Italy was a joy. The factory was in a mini-heaven fringing the Italian Alps, alongside a restaurant run by an old lady who collected stuffed lambs. Work took me to Naples, Cassino, Rome, Venice and Amalfi, where I learned to foxtrot. I ate in silence with the monks of Montecassino. I sang plainchant and bought a pig.

They egged me to stay. I was too young to settle. Back in London, I met up with an old mate who put on firework shows for horsey nouveau-riche weddings and tagged along with him.

The shows were fun but spectacularly unimaginative, so I bought his business. Over six years, Fox Fireworks worked for Microsoft, Budweiser, BMW, Ogilvy (the move to the wharf), Archbishop Desmond Tutu, The Queen, Sir Terence Conran and Prince Charles. We worked in Dubai, Bahrain, the West Indies, Ankara, Lagos and Seoul and designed the shows for Disneyland Paris.

Foreign jobs were a challenge. Fireworks had to go by sea, though our shippers did screw up once and put half a ton of large-calibre star shells on a tourist plane to St. Lucia. And then our Dubai agent shafted us for £35,000.

A week later came a nasty bang. At Eton College, a shell caught a freak air current, hit the crowd and three Dutch models left with third-degree burns. It’s why a firework company’s biggest expense is insurance. But I could hardly live with it. I sold up.

Where now? Thinking back, the bit I’d enjoyed most about the fireworks business was designing the shows and wowing people. Advertising, I thought, might be like that.

I wrote to fifty creative directors and three got back. Axel Chaldicott told me to buy a pad and pens and write some ads. Simon Kershaw said I was nuts but so was he. And Patrick Collister sent a copy test. I described a stapler, invented a barcode-reader for nut allergy sufferers and tried to write an ad for a cattery.

Patrick gave me a month’s try and a daily bollocking, pairing me up with a Scottish lad whose vocabulary extended to “uh”, “aye” and “och”. I was a rag-arsed apprentice again. But because I was so clueless, many a soul took heart and showed me the way. That was Ogilvy. And two years later came my first award. In New York, for an ad for vaccines.

Ogilvy gave me five years. Then came a stretch at BBH under Will Awdry, thankfully as merciless a man as Collister. I freelanced, was CD of a small place that went belly-up and started my own agency, called just Andrew Jolliffe. It grew 700% in two years.

But alas, cancer stopped it all. The thing was like a rugby ball. It had obviously grown faster than my agency. I sold up, and mercifully in the same week, Ogilvy rang.

Days after, I was a group head on American Express under the genteel Colin Nimick. But a year later left for Paris, city of tradition, romance, cheese, curiosity and bureaucracy, for three weeks at Ogilvy to freelance on IBM.

Eleven years later I was still there. I worked on a thousand things, helped win almost as many pitches and, above all, met as many people, some of whom I’ll love forever.

I won Lions and other things there, too. My best prize, though, is a BAFTA for a short film made with the animator Darren Price. BAFTAs are honours.

DATA FOR ANALYSIS →
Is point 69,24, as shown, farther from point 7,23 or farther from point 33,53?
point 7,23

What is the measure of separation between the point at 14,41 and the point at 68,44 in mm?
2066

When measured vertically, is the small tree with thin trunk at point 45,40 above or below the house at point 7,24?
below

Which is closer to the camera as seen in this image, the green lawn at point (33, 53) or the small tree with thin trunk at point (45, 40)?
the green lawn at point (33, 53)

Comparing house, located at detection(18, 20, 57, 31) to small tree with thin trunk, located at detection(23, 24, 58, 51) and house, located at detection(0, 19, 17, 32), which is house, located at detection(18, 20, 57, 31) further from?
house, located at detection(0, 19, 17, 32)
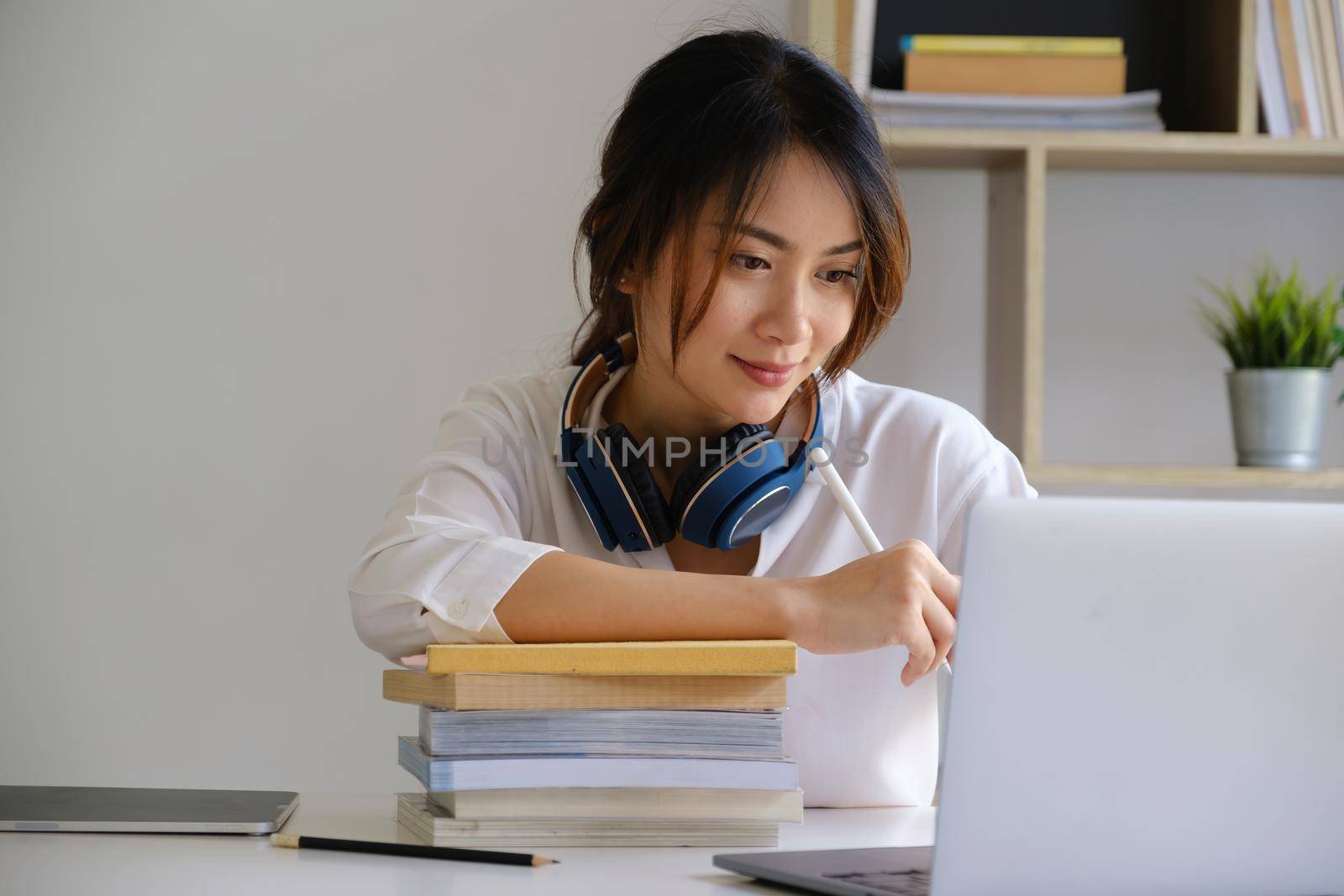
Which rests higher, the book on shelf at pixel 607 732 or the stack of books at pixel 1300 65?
the stack of books at pixel 1300 65

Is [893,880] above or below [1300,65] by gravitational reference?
below

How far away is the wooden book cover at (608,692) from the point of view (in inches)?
33.0

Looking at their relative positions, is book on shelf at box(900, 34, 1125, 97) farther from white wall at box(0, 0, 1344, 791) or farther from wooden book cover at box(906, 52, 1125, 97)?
white wall at box(0, 0, 1344, 791)

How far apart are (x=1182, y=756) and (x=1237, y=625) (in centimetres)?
7

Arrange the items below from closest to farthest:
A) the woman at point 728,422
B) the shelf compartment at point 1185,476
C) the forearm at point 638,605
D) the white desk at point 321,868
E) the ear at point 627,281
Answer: the white desk at point 321,868 < the forearm at point 638,605 < the woman at point 728,422 < the ear at point 627,281 < the shelf compartment at point 1185,476

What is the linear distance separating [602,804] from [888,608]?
0.25m

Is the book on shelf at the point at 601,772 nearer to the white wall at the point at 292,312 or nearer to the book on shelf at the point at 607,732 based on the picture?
the book on shelf at the point at 607,732

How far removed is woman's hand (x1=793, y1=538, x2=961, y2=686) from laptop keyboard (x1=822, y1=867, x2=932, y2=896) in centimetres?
19

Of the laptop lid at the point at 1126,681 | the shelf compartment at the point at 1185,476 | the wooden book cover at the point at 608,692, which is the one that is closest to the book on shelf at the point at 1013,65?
the shelf compartment at the point at 1185,476

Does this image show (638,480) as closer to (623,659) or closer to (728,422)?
(728,422)

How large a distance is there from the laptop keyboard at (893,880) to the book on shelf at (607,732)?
140mm

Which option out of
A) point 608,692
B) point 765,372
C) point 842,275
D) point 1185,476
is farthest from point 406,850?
point 1185,476

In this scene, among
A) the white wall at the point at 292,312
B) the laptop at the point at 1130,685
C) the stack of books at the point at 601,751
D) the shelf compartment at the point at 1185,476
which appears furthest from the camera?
the white wall at the point at 292,312

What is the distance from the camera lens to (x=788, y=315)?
1229 millimetres
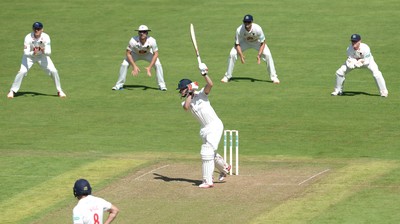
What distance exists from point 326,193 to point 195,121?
31.3 feet

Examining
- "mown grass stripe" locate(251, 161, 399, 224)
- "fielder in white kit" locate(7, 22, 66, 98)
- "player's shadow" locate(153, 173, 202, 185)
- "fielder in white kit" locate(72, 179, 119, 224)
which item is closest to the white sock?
"player's shadow" locate(153, 173, 202, 185)

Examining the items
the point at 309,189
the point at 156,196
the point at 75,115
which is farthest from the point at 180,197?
the point at 75,115

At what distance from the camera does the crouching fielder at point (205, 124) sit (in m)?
25.3

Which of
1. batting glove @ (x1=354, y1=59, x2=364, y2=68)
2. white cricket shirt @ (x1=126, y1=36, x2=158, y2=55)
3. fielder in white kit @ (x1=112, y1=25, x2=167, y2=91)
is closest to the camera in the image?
batting glove @ (x1=354, y1=59, x2=364, y2=68)

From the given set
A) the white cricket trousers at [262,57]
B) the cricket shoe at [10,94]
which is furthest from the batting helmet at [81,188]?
the white cricket trousers at [262,57]

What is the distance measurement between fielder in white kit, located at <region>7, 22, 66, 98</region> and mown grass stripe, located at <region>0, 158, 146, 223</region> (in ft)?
27.2

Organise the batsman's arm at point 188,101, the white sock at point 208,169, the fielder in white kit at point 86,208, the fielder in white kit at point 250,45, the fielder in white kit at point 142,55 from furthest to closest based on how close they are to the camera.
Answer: the fielder in white kit at point 250,45, the fielder in white kit at point 142,55, the batsman's arm at point 188,101, the white sock at point 208,169, the fielder in white kit at point 86,208

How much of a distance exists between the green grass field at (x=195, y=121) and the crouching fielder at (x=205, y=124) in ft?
1.69

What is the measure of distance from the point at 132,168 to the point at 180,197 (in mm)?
3262

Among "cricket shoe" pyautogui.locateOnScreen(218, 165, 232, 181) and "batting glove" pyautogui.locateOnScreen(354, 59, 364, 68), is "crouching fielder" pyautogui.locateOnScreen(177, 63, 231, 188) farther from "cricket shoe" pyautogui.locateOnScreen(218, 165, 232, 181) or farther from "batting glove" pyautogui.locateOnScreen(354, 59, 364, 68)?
"batting glove" pyautogui.locateOnScreen(354, 59, 364, 68)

PROBLEMS TO SOLVE →
• 1. In the career memoir, how much money did the Dubai agent cost the fireworks business?
• 2. Pick up the career memoir after its final sentence and continue it in the same voice.

SOLVED PROBLEMS →
• 1. The Dubai agent cost the business £35,000.

• 2.
Finally freelance, I’m just as much a chameleon. I conceive and execute. Write major brand strategies. Set tones of voice. Write pitch manifestos that win. Plan. Oversee. Craft. Lecture Students. Help young teams. Buy them champagne when they’ve won and I’ve helped.

And above all, I’m a writer. A writer-writer. A wordsmith. In an age where concepts and data use cast shadows over craft, it’s a reason to be proud.

Right, some wisdom for newcomers. First, do stuff. I’ve written classical music, been in TV cookery shows, helped MPs get to power, been a film extra, cooked for lords, played in orchestras, sung under Leonard Bernstein and André Previn, kept bees, studied glassblowing, reviewed bars for Tatler, ballroom danced, learnt the cello, eloped with an actress and met the Queen Mother. I feed Paris’s homeless, support new musicians and sing at the Sorbonne. Experiences turn into ideas that can go down on paper straight from the head.

Never underestimate craft. Craft makes ideas live. A brilliant concept is dull without it. Craft says that brands care. Polish with passion till your eyes glaze over. Let no-one say “that’ll do” before you do.

Don’t arse-lick, suck up to your superiors, screw the boss or do politics to get ahead. That all stinks. You’ll get found out. Just be great.

Speak what you think. Today, people say something’s great because their colleagues do. If it’s brilliant, say so. When it’s crap. Say it’s crap. Make people wince. Nobody will fire you.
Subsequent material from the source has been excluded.